# Page excerpt
=====
I'd even go so far as to say Google has an advantage here, since they are a "pure" search company and so have spent a lot of time and money figuring out ways of filtering out the b.s. Microsoft, relatively new to the scene, will have a lot of learning to do.
Hey, this is the real game of life...learn the rules and by the time you've learnt them they've changed. That's what's going to happen to most of us when we retire. (Welcome to WalMart)
Now Google and the advertisers can try to play this game intelligently. I'm not sure exactly how to model it or whether there is some equilibrium state.. Maybe the model we need here is of an adversary advertiser as a Probabilistic Polynomial time Turing machine.
But it's realy no different than the typical investor zero-sum game, (psst here is a hot tip, or this is an easy way to make a hundred million bucks)
=====
# Tasks
(a) Answer these questions using the forum excerpt:
(i) What kind of company does the writer call Google?
(ii) As what does the writer suggest modeling an adversary advertiser?
(iii) To what kind of game does the writer compare the situation in the last paragraph?
(b) Render this sentence from the forum excerpt in Spanish: "Now Google and the advertisers can try to play this game intelligently."
(c) Reproduce the part of the forum excerpt between "I'd even go" and "time Turing machine.", inclusive.
The data below come from a separate source.

# Recorded data
=====
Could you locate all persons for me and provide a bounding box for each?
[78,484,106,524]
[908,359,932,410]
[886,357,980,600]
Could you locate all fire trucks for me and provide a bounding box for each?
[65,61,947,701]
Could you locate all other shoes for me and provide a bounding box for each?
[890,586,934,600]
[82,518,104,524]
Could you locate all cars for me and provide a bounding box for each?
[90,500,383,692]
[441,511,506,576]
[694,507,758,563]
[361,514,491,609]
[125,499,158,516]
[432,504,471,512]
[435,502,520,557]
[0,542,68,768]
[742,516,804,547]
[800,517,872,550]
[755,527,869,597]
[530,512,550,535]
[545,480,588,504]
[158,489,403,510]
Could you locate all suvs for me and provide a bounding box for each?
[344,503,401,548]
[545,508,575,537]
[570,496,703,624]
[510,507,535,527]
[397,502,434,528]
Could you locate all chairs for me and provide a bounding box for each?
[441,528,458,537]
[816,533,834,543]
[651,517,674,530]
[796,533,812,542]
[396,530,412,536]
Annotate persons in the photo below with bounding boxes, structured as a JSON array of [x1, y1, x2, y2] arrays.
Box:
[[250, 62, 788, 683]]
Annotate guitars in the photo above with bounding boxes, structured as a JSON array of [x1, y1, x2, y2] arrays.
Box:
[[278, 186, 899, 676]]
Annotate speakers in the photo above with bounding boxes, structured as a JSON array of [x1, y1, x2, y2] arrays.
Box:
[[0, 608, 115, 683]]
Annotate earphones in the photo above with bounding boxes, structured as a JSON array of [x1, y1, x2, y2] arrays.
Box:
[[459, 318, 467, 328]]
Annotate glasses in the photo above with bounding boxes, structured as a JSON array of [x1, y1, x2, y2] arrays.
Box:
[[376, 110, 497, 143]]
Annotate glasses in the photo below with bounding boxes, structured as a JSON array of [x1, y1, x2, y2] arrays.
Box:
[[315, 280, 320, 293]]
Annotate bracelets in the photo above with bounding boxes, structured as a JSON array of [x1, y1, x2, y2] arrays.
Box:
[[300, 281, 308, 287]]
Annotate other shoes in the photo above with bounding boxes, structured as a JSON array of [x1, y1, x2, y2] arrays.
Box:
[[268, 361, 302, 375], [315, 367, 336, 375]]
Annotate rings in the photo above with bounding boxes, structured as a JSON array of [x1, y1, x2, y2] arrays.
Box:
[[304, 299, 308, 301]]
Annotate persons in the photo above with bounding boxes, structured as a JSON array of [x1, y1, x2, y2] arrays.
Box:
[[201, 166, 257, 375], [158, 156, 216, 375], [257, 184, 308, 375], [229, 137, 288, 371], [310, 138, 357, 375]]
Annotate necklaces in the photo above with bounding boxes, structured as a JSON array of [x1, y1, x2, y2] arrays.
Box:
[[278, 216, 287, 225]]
=====
# Solution set
(a)
(i) A "pure" search company.
(ii) A Probabilistic Polynomial time Turing machine.
(iii) The typical investor zero-sum game.

(b) Ahora Google y los anunciantes pueden intentar jugar este juego de manera inteligente.

(c)
I'd even go so far as to say Google has an advantage here, since they are a "pure" search company and so have spent a lot of time and money figuring out ways of filtering out the b.s. Microsoft, relatively new to the scene, will have a lot of learning to do.
Hey, this is the real game of life...learn the rules and by the time you've learnt them they've changed. That's what's going to happen to most of us when we retire. (Welcome to WalMart)
Now Google and the advertisers can try to play this game intelligently. I'm not sure exactly how to model it or whether there is some equilibrium state.. Maybe the model we need here is of an adversary advertiser as a Probabilistic Polynomial time Turing machine.